The company said it has completed two-way DomainKeys support in its US-based Yahoo Mail service, and is in the process of rolling out support across its international domains.
In the US we are signing messages with DomainKeys and are checking messages with DomainKeys signatures, said Yahoo spokesperson Terrell Karlsten. On the international side we are checking, and are deploying signing.
DomainKeys, created by Yahoo and currently under consideration for standardization in the Internet Engineering Task Force, is designed to protect email users from email-borne threats that spoof the address of the sender such as worms and phishing attacks.
Senders create a cryptographic key pair and publish the public key in their domain name system record. They then sign outgoing mail with their private key, so recipients can authenticate the sending address is legitimate with a simple lookup.
For the system to be completely foolproof it of course requires all the companies likely to be phished, banks and e-commerce sites mainly, to adopt the specification. Currently, there are only a handful of adopters.
As other trustworthy brands out there start using DomainKeys we can start protecting our users from phishing attacks, Karlsten said. Right now, we only protect our users from Yahoo[-spoofed] phishing attacks.
EarthLink said that it is testing the technology. The ISP is also a supporter of Sender ID, a related proposal from Microsoft Corp and Pobox.com, also currently struggling through the IETF standards track.
As a side effect of protecting against domain spoofing, DomainKeys and Sender ID are expected to ultimately play a role in curbing the spam pandemic. If senders can be identified, they can be filtered based on reputation.
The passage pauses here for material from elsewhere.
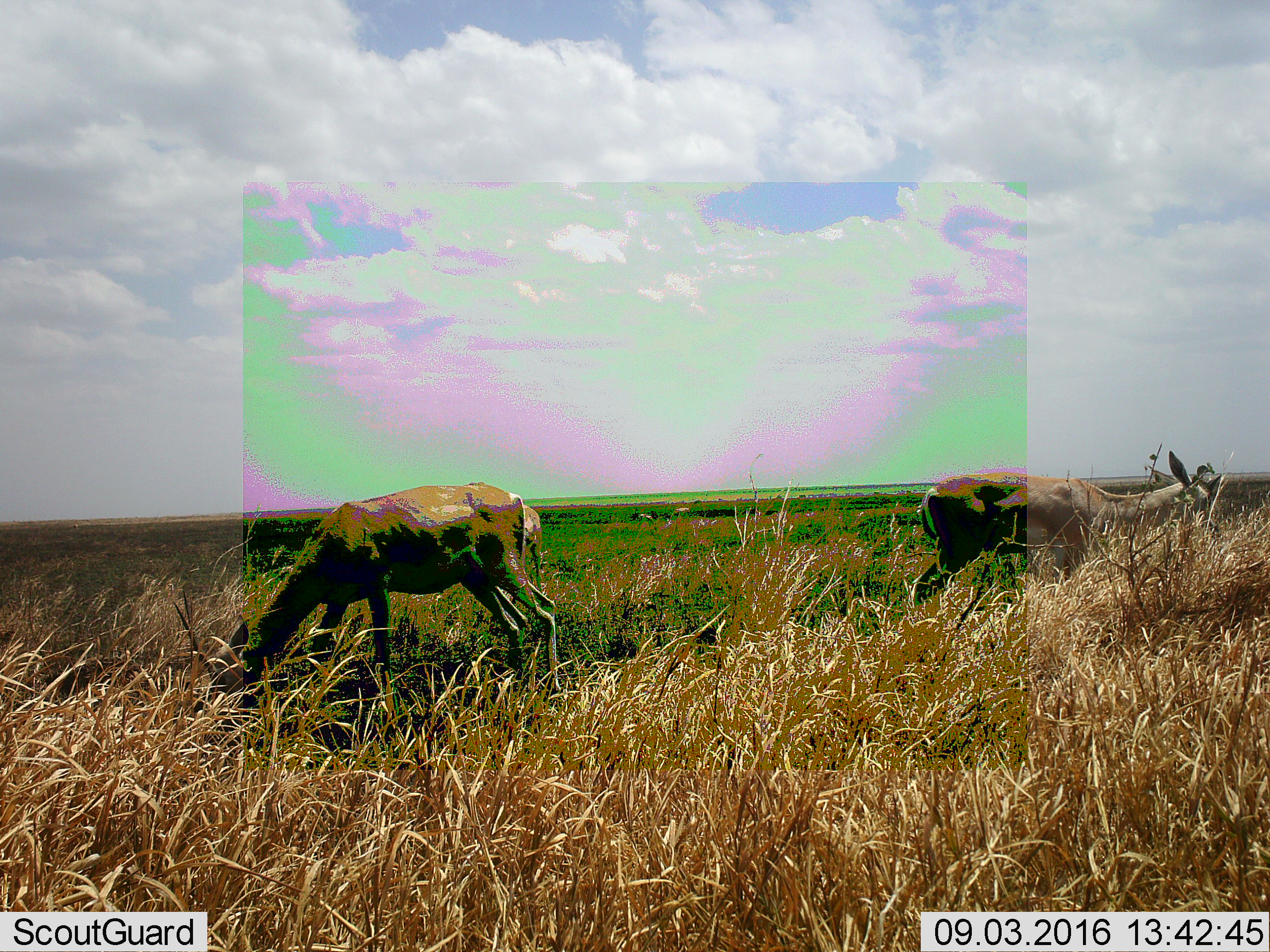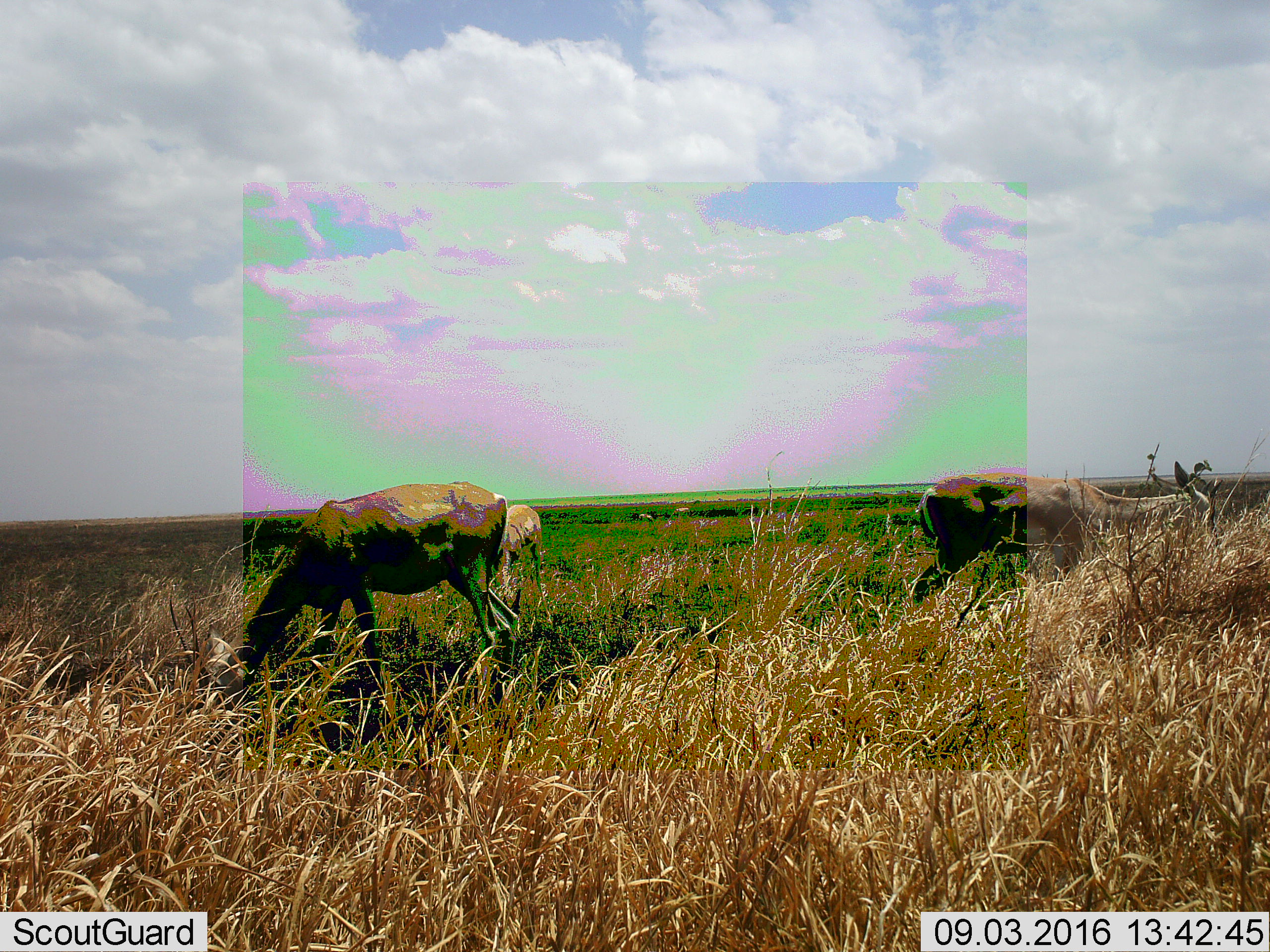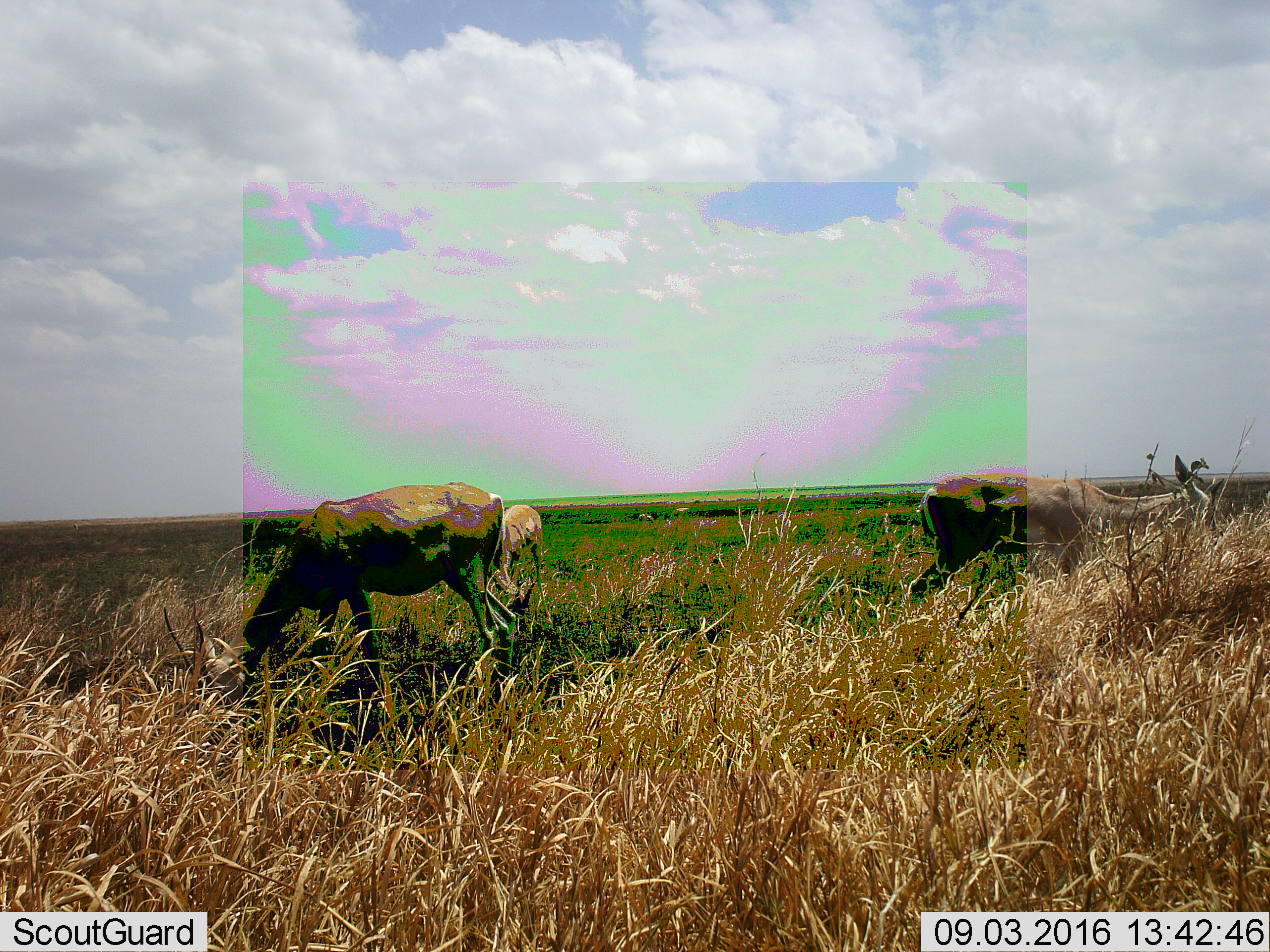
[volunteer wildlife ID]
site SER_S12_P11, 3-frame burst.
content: unidentified animal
Like Sender ID, DomainKeys is protected by pending patents, and Yahoo, like Microsoft, is enforcing a royalty-free license on developers who wish to implement the spec. In Microsoft’s case, the license was a cause for concern among open-source developers.
Such licensing is arguably a symptom of lawyer-oriented corporate cultures, and both Microsoft and Yahoo insist the licenses are there purely to protect themselves and implementers against patent infringement suits by other implementers.
The Yahoo license says that those who implement DomainKeys support in their hardware or software must not sue anyone else for implementing the spec and that similar terms must be included in contracts for any third party who uses that software.